> **Texto extraído**:
***
Quando me encantei pelo Tribal em 2003 e decidi que iria estudá-lo
esbarrei no meu primeiro obstáculo: a inexistência de professores no
estilo. Até então só havia um grupo em todo o Brasil chamado Cia Halim,
na época, dirigido pela Shaide e Fernando Reis, e sediado em São Paulo
capital. O grupo experimentava a fusão do vocabulário indiano e
flamenco com a dança do ventre, trazendo uma semelhança de vestuário
com o ATS, porém mantendo características mais particulares. Falava-se
em Tribal Brasileiro, devido às adaptações que o estilo trazia do que
chamamos Tribal Americano (American Tribal Style).
Em
2005 convidei a Shaide e o Fernando a ministrarem workshop em minha
cidade, João Pessoa, e isso atraiu praticantes autodidatas e curiosos
de todas as áreas de dança do Nordeste. No workshop, os professores
frisaram a importância de se estudar o flamenco e a dança indiana, além
da dança do ventre, por serem esses os pilares do Estilo Tribal
Americano, uma vez que não tínhamos no Brasil professores de ATS. Eles
também abordaram o assunto do Tribal estar focado nas danças étnicas e
que um estudo das danças brasileiras cairia bem ao estilo. Isso acendeu
uma luz na minha caminhada.
***
> **Registros extraídos**:
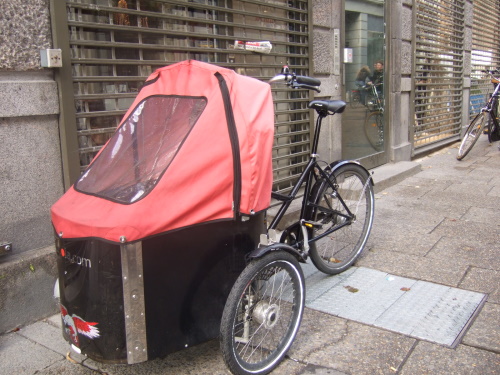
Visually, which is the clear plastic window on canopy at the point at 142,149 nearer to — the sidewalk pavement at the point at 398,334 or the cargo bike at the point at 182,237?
the cargo bike at the point at 182,237

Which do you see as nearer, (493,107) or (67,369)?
(67,369)

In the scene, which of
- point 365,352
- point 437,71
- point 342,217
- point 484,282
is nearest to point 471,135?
point 437,71

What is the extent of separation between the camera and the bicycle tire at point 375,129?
787cm

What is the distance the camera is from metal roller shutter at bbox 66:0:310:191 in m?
3.92

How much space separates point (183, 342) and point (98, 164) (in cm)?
102

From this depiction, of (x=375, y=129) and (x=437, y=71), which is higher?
(x=437, y=71)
***
> **Trabalho solicitado**:
1. Transcreva do texto sobre a dança Tribal o trecho que vai de "Quando me encantei" até "(American Tribal Style).".
2. Em que cidade foi realizado o workshop de 2005 mencionado no texto sobre a dança Tribal?
3. Liste as danças que, segundo o texto sobre a dança Tribal, os professores apontaram no workshop como pilares do Estilo Tribal Americano.

> **Respostas em sequência**:
1.
Quando me encantei pelo Tribal em 2003 e decidi que iria estudá-lo
esbarrei no meu primeiro obstáculo: a inexistência de professores no
estilo. Até então só havia um grupo em todo o Brasil chamado Cia Halim,
na época, dirigido pela Shaide e Fernando Reis, e sediado em São Paulo
capital. O grupo experimentava a fusão do vocabulário indiano e
flamenco com a dança do ventre, trazendo uma semelhança de vestuário
com o ATS, porém mantendo características mais particulares. Falava-se
em Tribal Brasileiro, devido às adaptações que o estilo trazia do que
chamamos Tribal Americano (American Tribal Style).

2. Em João Pessoa.

3. Flamenco, dança indiana e dança do ventre.